> **Source**
---------------

SCREAMBOX Brings ‘Silent Night, Deadly Night’ to Halfway to Halloween Lineup
- Horror Movies Uncut

- 3 hours ago
- 2 min read

SCREAMBOX is leaning all the way into “Halfway to Halloween,” and instead of just padding the library, they’re anchoring it with something that already has a built-in reaction waiting for it.
Cineverse announced that Silent Night, Deadly Night will stream exclusively on SCREAMBOX starting April 28, bringing Mike P. Nelson’s reimagining of the controversial ‘80s slasher back into the spotlight. And if you know the history of that title, you already understand the lane this is stepping into—holiday horror that’s not trying to play nice.
Directed and written by Nelson (Wrong Turn, V/H/S/85), the film follows Billy, played by Rohan Campbell, whose childhood trauma turns into an annual cycle of violence every Christmas. This version pushes a slightly different angle, folding in a relationship dynamic with Ruby Modine’s Pamela, adding a layer of conflict that sits right next to the bloodshed instead of replacing it. It’s still built on the same question the franchise always asked—“Have you been naughty?”—just reframed for a newer audience.

---------------

> **Data section**
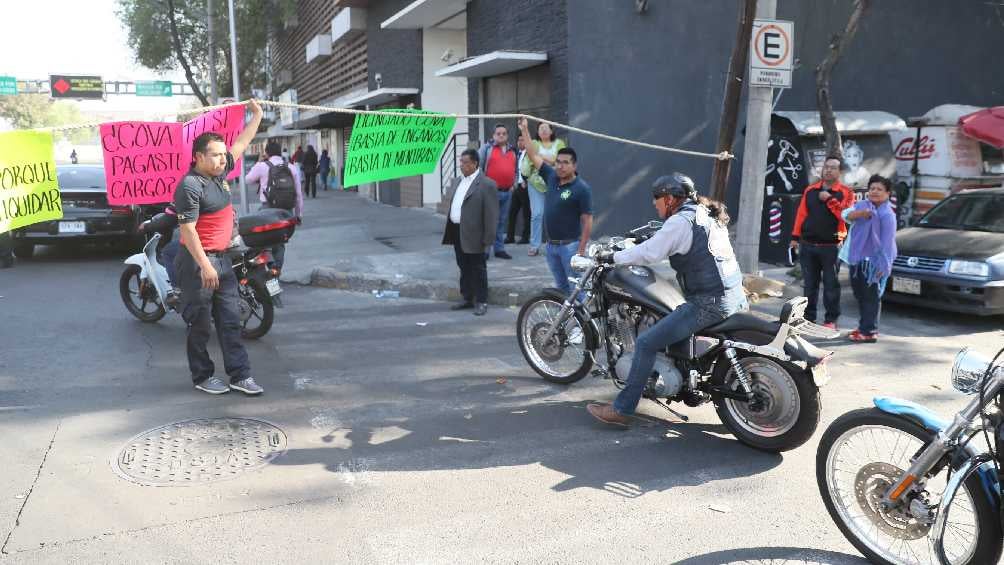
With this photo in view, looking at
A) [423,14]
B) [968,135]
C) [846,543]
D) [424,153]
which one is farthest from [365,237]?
[846,543]

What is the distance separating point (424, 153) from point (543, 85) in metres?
6.77

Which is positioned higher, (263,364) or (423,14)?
(423,14)

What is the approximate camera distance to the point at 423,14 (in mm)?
17297

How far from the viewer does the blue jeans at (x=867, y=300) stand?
744cm

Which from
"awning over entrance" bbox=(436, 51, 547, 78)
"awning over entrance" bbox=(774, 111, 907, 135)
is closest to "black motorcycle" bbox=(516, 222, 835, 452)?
"awning over entrance" bbox=(774, 111, 907, 135)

---------------

> **What this exercise asks**
[a] Copy the records word for word, from the line with "What is the approximate" through the last line of the records.
[b] Pick up the article on the SCREAMBOX release of Silent Night, Deadly Night after its final sentence and write the next part.

> **Responses**
[a]
What is the approximate camera distance to the point at 423,14 (in mm)?
17297

How far from the viewer does the blue jeans at (x=867, y=300) stand?
744cm

Which from
"awning over entrance" bbox=(436, 51, 547, 78)
"awning over entrance" bbox=(774, 111, 907, 135)
is closest to "black motorcycle" bbox=(516, 222, 835, 452)?
"awning over entrance" bbox=(774, 111, 907, 135)

[b]
The move makes sense. SCREAMBOX isn’t trying to outsize the bigger platforms—they’re curating for a very specific crowd. And Silent Night, Deadly Night, especially with its Rotten Tomatoes Certified Fresh status, gives them something recognizable, a title that carries both legacy and conversation.
But this isn’t a one-title push. The rest of the lineup fills in around it with a mix that stays consistent with what SCREAMBOX has been doing—genre variety without losing identity.
Bloody Bites returns with new seasons, continuing that short-form pipeline that keeps the platform active between feature releases. Titles like Kenneled and Monkey’s Magic Merry Go Round lean into offbeat, character-driven horror, while Shaman and The Morrigan tap into more supernatural and folklore-driven territory. Then there’s DRAGN, which shifts into tech-based horror, centering on an AI drone turning a retreat into a hunt.
It’s not one tone. It’s a spread.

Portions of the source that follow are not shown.